Spending Only $20 in Book Buyers (or Maybe a Little More)

I was supposed to spend only $20 in Book Buyers, a used bookstore on Castro, but I failed. I exceeded the limit and spent $23.68 (on Amazon I would have spent $29.82 — quality is different of course) on two books — “Let the Great World Spin” by Colum McCann and “The Catcher in the Rye” by J.D. Salinger — and a set of two Moleskine journals. Overall, I spent about one hour in the store looking for these things and deciding whether I should buy them.

Book Buyers is overwhelming, to say the least. It was like entering Netflix instant and realizing how many movies exist that I have never even heard of. From Castro, the store appeared small and unintimidating. Upon entering, however, I saw the shelves of books hidden by the store layout. Book Buyers carries a lot more products that can fit in the store. Beyond the entrance lie rows of books like science fiction, romance, politics and even movies and calendars.
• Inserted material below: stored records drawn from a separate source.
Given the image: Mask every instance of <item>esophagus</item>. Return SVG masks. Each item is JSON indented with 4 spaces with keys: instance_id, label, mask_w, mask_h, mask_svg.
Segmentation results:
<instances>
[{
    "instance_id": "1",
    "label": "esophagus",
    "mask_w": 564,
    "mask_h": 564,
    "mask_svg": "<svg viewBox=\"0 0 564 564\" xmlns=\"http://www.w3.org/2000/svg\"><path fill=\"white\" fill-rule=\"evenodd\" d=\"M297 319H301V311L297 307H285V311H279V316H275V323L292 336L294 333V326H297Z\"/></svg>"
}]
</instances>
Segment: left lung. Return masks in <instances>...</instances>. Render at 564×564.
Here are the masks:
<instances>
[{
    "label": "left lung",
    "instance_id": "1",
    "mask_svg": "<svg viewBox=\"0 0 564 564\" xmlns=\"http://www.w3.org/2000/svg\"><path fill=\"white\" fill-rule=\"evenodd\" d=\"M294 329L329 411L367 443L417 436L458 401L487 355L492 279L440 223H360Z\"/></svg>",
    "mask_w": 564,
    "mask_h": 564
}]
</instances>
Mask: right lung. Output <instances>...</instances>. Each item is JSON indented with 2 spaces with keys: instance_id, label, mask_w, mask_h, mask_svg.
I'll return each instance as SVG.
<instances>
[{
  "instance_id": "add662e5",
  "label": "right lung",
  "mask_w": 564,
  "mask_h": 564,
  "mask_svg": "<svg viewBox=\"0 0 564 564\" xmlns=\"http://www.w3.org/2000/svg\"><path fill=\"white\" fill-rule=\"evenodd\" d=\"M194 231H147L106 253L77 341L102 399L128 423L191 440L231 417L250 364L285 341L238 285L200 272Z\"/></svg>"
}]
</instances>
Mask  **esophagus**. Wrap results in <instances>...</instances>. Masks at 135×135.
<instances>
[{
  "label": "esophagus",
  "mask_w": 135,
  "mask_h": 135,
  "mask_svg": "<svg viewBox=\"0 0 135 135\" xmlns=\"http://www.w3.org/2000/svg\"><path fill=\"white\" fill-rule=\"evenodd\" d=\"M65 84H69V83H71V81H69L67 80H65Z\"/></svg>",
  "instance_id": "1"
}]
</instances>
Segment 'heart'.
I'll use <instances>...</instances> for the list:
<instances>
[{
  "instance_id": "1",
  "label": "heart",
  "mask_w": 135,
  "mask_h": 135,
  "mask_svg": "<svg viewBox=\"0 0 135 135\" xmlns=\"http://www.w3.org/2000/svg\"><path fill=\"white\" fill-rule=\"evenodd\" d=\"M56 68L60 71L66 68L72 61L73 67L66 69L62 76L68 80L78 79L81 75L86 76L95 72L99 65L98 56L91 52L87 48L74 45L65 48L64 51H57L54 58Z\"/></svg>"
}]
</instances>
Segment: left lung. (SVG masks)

While it is always great to go into the store with a clear idea of what you want to buy, it’s not a great idea to get too hung up on a certain book. I ended up buying books that I was satisfied with — and didn’t initially plan on buying — but I can only imagine how frustrating it would have been to search for a specific copy. You can, however, call ahead of time and ask the store’s employees if they carry a copy of book you want. (A few days after, I called to see whether they carried a certain author, and within a minute he gave me an answer.) Though I didn’t need to ask for their help, the employees seemed friendly and eager to answer any questions I had when I went to check out.

I spent a few minutes familiarizing myself with the shop. I navigated myself through the children’s section to the science fiction section. The amount of books available overwhelmed me (I avoided the comics and adventure sections), and ultimately I ended up in the popular fiction and non fiction sections.

In the popular fiction and non fiction sections, I saw books by Isabel Allende, Ernest Hemingway, and F. Scott Fitzgerald, all of which I want to read. In that section, I found the book “Let the Great World Spin.” Normally, I don’t like buying books that I have never heard of, but judging by the cover — something I do often — I had a good feeling about it. So far, the book has been satisfying.

On my Amazon cart, I had kept “The Catcher in the Rye.” Even though I already read the novel in English last year, I loved the it so much that I wanted to own a copy to lend to my cousins or sister when they were being too hypocritical (everyone should have one, by the way). Additionally, it was in the “Banned Book” section in honor of Banned Book week, a week where bookstores and libraries encourage people to read books that have been banned, so I felt pretty rebellious buying a copy.

Unfortunately, I don’t have a rational explanation for why I bought Moleskine journals — it’s mostly because I wanted to feel smart. Pablo Picasso, Thomas Jefferson, and other successful individuals have been inspired as they wrote in their Moleskine journals, so likewise, I also hope that something revolutionary will come to me as I scribble my thoughts down. The reason I did buy the journals at Book Buyers as opposed to anywhere else is that they’re cheaper there — one can only imagine what rights an office supply company has when Picasso has used its products. Though Book Buyers doesn’t carry many colors or styles of Moleskine Journals, it’s one of the only products that are brand new.
Book Buyers surprised me for two reasons. Primarily, I thought it wouldn’t be that expensive because they are used (the books, movies and calendars, however, are cheaper than those atBarnes and Noble or Amazon). But the prices weren’t cheap enough for me to feel enough freedom to buy whatever I wanted. Also, now that I know that they carry a comprehensive selection of books and potential gifts, everytime I’m in downtown Mountain View, I feel compelled to take a look.